Question: Reciprocal Blast & Parse best hits
gravatar for Izal
2.1 years ago by
Izal10 wrote:

Hi everyone,

I'm novice doing reciprocal blast and I have spent a lot of time trying it. I don't know how to do a reciprocal blast and how to parse the best hits and compare & find matches. So, an advice would be a big help to me.

I need to do a reciprocal Blast in Python (Jupyter) to identify same proteins.

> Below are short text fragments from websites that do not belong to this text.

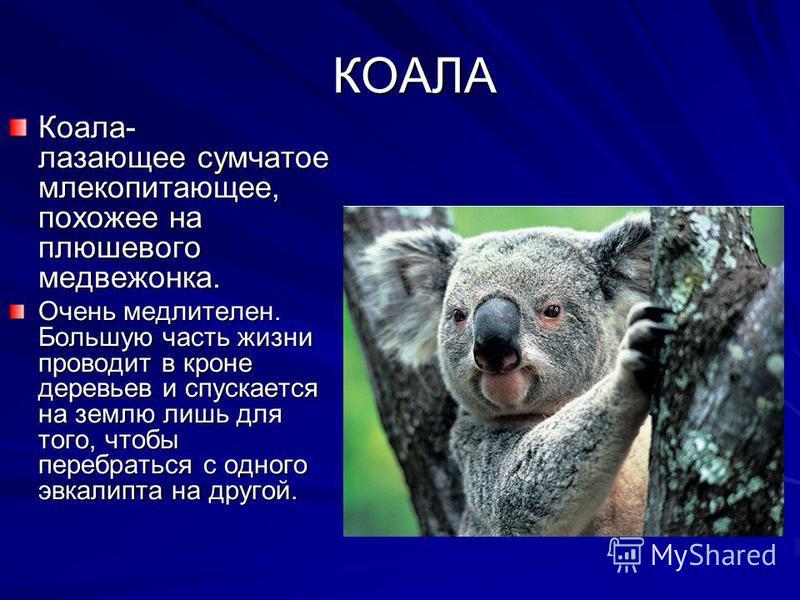 КОАЛА КОАЛА Коала- лазающее сумчатое млекопитающее, похожее на плюшевого медвежонка. Очень медлителен. Большую часть жизни проводит в кроне деревьев и спускается на землю лишь для того, чтобы перебраться с одного эвкалипта на другой.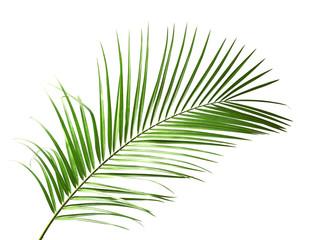 Fresh tropical date palm leaf on white background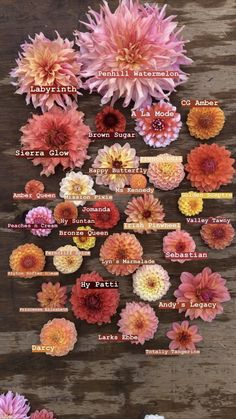 Types Of Flowers, Colorful Flowers, Beautiful Flowers, Fresh Flowers, Cut Flower Garden, Flower Farm, Dahlia Flower, Flower Decorations, Garden Inspiration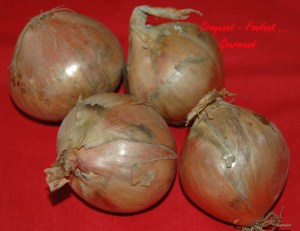 Bouchées au confit d'oignon et foie gras - DSC_8338_6101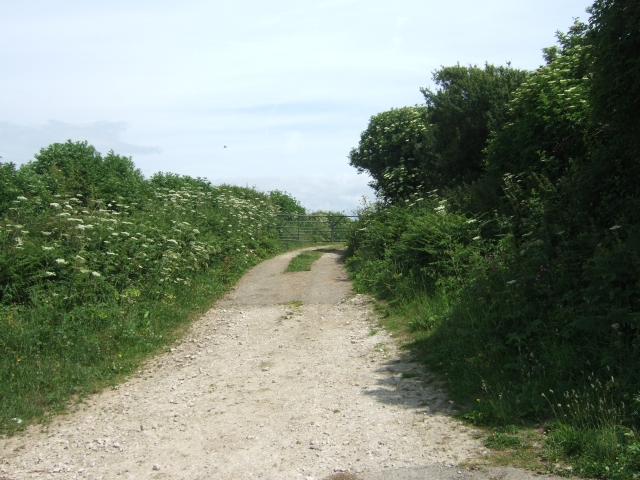 Farm track leading to fields east of Clay Lane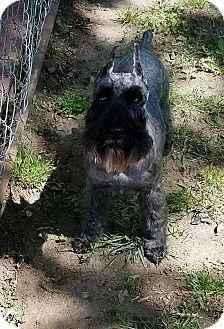 Miniature Schnauzer Dog for adoption in Southeastern, Kansas - Skye-HOME PENDING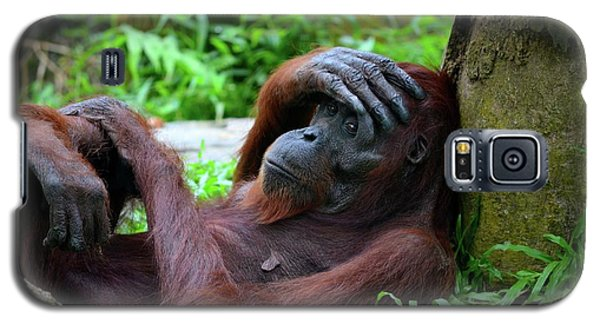 Tired Female Orangutan Ape Rests Against Tree With Hand On Her Head Galaxy S5 Case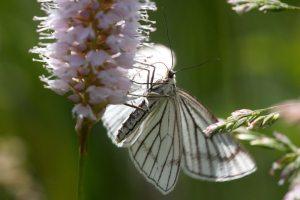 Moth which mimics black veined white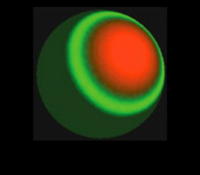 yeast-cartoon-pattern_400x300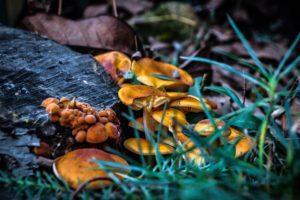 shrooms, Landscape, Fall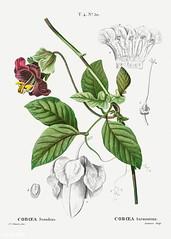 Cup and saucer vine (Cobaea scandens) illustration from Traité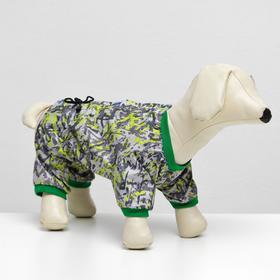 Комбинезон для собак цветной, мальчик, S ( дс 20-22 см, ош 24-26 см, ог 32-34 см ) Ош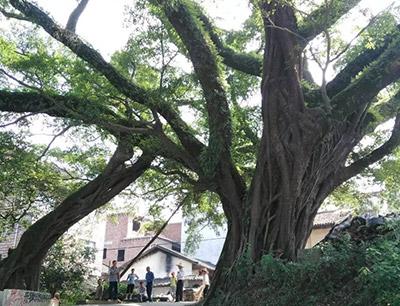 天鹰名木古树救治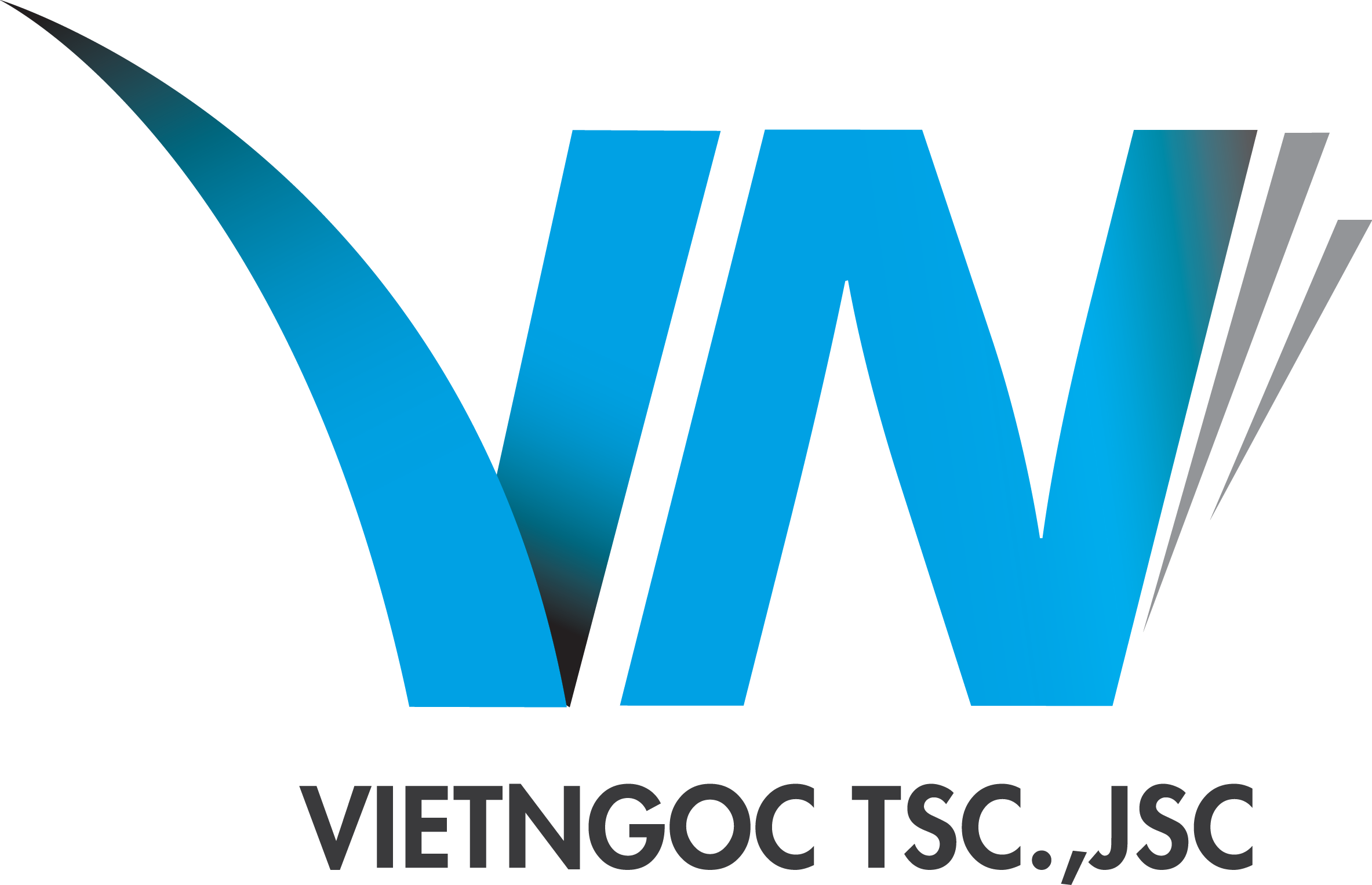 VIET NGOC INTERNATIONAL HUMAN RESOURCE STOCK COMPANY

  • For that, first I make a db with the respective FASTA with the coding sequences.

    !makeblastdb -in $fastap_1 -dbtype 'prot'

    !makeblastdb -in $fastap_2 -dbtype 'prot'

  • Then, I run blastp for both files:

    blastp_ab = !blastp -query $fastap_1 -db $fastap_2 -out ab.txt

    blastp_ba = !blastp -query $fastap_2 -db $fastap_1 -out ba.txt

Up to here everything works. Now, I have to parse the blast results to collect best hits. I have tried it, but not even print "hello??"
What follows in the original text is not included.